Friday, June 09, 2006

Al Zarqawi and the ghost story teller

[News as of yesterday, I know] Al-Zarqawi, the most prominent terrorist insurgency leader in Iraq, has been killed by US forces who tracked him down with the assistance of tips and information from Iraqi civilians. News of a high-level meeting between him and Al-Qaeda officials tipped off his possible presence in the area and US forces bombed his location and then verified his presence from his remains.

This is very good.

But naturally, we will have press cynics sneering upon the news and pretending that all US citizens likewise do so, playing down the actions that led to the destruction of the most wanted terrorist in Iraq as merely this-or-that unintelligent thing; one correspondent effusively urging viewers to trust him on this (that link is only liked by Internet Explorer 7 and Windows Media Player, I think).

Trust him on this?
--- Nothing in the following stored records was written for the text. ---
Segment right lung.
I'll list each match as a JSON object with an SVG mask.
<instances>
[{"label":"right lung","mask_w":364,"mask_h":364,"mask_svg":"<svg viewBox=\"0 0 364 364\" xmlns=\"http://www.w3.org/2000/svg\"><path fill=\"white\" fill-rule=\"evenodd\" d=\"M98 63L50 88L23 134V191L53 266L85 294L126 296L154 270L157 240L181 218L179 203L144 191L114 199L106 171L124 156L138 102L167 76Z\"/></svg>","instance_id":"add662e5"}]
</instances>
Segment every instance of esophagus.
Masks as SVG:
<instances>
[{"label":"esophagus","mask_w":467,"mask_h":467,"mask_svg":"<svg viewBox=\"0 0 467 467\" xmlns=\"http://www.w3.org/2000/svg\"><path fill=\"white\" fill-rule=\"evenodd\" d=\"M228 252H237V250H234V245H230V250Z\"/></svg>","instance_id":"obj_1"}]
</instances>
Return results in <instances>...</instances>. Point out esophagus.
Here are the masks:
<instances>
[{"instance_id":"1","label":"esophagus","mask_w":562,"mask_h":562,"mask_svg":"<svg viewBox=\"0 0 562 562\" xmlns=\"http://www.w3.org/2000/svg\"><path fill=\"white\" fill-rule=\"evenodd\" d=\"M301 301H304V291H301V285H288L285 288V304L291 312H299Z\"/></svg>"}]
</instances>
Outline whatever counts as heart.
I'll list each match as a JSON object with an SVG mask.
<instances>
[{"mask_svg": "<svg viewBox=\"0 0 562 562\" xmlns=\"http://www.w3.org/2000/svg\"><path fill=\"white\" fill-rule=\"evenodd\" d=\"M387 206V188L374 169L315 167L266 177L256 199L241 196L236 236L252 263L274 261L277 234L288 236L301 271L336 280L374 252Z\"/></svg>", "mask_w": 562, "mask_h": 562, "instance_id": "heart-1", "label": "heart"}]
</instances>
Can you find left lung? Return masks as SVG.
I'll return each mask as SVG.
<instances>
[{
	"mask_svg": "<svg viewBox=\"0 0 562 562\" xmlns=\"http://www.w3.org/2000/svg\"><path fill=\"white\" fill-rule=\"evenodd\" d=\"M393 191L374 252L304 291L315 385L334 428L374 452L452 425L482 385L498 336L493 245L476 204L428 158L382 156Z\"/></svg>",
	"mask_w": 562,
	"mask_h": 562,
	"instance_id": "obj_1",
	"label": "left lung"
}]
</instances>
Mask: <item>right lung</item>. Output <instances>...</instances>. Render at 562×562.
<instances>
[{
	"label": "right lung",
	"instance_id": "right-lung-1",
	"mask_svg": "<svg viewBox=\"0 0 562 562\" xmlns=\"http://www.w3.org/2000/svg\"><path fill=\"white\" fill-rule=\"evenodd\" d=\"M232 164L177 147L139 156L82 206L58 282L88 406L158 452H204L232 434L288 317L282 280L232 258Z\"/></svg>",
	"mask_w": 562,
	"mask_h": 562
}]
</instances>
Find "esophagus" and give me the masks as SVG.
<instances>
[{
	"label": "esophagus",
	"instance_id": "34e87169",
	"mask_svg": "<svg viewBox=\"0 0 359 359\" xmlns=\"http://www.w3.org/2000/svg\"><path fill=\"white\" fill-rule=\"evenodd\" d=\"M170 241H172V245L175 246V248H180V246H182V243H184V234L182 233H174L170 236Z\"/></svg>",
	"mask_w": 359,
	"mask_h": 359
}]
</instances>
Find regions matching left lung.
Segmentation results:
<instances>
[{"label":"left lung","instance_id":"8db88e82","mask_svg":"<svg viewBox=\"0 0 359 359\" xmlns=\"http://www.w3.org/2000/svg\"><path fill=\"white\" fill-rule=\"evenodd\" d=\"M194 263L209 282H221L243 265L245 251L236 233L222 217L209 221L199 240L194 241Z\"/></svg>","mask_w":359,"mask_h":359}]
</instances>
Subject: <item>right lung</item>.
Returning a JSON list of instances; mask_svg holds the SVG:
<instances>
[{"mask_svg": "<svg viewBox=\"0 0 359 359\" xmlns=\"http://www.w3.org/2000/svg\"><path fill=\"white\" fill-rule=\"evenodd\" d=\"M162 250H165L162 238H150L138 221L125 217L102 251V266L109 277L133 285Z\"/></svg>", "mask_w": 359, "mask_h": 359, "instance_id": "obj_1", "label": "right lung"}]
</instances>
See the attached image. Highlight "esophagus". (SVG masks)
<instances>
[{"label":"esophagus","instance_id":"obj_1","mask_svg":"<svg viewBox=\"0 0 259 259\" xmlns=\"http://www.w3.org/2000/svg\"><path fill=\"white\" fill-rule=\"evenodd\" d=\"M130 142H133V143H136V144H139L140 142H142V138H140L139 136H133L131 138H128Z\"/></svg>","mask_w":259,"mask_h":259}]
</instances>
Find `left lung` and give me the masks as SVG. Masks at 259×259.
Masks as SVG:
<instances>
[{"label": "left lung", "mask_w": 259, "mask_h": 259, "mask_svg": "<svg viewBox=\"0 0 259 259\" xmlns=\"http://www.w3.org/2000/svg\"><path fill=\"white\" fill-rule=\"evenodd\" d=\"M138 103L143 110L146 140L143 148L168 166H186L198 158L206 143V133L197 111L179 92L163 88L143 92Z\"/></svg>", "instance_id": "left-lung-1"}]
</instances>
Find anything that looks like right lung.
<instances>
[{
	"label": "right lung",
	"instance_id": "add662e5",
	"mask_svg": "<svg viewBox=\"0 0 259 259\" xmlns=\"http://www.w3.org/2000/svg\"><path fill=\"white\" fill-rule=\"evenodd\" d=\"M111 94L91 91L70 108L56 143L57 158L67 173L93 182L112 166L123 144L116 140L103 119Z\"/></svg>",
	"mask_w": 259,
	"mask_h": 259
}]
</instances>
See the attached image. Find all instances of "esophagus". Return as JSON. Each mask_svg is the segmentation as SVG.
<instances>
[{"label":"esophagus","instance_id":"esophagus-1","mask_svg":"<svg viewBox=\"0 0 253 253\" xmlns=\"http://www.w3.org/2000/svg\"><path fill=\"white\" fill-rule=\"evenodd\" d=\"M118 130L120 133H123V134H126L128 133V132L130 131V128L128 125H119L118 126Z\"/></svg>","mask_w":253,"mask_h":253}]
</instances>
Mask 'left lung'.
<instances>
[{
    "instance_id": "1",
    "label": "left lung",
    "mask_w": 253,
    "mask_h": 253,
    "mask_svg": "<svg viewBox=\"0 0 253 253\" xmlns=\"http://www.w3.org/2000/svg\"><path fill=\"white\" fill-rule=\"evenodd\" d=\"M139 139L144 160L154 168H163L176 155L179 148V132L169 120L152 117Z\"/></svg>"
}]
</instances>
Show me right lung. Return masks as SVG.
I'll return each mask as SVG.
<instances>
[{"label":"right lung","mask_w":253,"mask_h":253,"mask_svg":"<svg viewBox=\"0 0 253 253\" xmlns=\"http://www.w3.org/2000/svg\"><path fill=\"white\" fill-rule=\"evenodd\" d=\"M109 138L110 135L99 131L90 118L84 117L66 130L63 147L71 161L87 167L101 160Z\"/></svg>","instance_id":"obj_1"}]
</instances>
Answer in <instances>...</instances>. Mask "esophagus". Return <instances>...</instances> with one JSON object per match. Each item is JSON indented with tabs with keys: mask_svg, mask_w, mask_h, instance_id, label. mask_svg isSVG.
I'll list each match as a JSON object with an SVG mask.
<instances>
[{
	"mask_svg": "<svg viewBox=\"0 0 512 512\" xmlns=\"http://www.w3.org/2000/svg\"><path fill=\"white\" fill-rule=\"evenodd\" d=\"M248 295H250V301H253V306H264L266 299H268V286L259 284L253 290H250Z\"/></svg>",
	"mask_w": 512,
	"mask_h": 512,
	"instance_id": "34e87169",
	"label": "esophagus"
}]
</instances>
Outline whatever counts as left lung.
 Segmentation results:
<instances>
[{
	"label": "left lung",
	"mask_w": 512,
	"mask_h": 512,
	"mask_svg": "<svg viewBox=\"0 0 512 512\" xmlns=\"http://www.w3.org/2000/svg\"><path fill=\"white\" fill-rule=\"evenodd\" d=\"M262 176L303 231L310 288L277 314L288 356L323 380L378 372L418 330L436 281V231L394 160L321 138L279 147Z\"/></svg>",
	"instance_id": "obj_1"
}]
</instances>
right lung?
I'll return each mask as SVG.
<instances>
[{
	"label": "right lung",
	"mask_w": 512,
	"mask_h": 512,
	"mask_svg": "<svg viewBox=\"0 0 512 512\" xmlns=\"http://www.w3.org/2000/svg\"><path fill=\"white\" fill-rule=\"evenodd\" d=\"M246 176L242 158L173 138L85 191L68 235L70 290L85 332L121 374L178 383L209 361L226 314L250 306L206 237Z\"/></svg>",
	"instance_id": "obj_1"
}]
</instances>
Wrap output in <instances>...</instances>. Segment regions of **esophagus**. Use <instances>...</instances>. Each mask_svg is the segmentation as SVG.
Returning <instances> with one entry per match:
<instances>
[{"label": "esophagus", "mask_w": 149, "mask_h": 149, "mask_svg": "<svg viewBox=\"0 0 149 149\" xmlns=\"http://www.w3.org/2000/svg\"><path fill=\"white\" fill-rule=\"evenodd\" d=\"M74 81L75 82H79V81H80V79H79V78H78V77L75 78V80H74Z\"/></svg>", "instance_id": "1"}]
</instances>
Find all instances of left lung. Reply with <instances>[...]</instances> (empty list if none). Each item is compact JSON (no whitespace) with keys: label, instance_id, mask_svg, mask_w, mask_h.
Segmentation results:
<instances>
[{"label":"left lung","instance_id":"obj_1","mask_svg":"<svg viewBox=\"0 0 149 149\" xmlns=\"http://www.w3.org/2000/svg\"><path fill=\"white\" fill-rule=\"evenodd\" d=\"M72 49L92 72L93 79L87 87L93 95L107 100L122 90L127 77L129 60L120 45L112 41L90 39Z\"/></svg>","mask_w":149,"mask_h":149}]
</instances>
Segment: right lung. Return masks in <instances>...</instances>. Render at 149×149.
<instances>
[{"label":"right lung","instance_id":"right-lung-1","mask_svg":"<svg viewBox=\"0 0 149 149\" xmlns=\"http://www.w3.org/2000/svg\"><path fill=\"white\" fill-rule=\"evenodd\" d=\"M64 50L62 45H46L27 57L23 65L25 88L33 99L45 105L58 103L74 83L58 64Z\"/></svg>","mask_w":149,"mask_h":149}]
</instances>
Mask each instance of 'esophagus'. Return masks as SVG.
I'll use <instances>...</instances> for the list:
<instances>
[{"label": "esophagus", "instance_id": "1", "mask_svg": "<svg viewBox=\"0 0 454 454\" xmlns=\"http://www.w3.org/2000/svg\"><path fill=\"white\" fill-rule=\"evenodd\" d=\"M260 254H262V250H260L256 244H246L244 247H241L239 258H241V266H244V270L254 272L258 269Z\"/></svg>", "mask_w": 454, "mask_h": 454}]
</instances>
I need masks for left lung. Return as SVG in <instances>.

Who the blink is this TV correspondent that he should be trusted over the military claims? That question aside, his prattle is certainly a distraction from the point that the US is doing some seriously damn nasty business against terrorists and apparently winning. But let us follow this lead-away anyway; following Al-Zarqawis' spiritual advisor is no discredit to the method of finding Zarqawi, it's a logical way to find him. And checking the corpses is no discredit to the certainty of the intelligence which led to his death either; it's simply validating it. Remember learning to multiply a division quotient by the divisor and making sure it matched the dividend, to see if the quotient is correct? Bingo. But this fellow would apparently be happier if they did not check the quotient. Although it may appear that what has been divided would in reverse be regarded as Admiral Akbar's legs times Darth Maul's torso (wait a minute, shouldn't that be addition and not multiplication?), it will be clear to us without checking that these legs times this torso are in fact Al-Zarqawi.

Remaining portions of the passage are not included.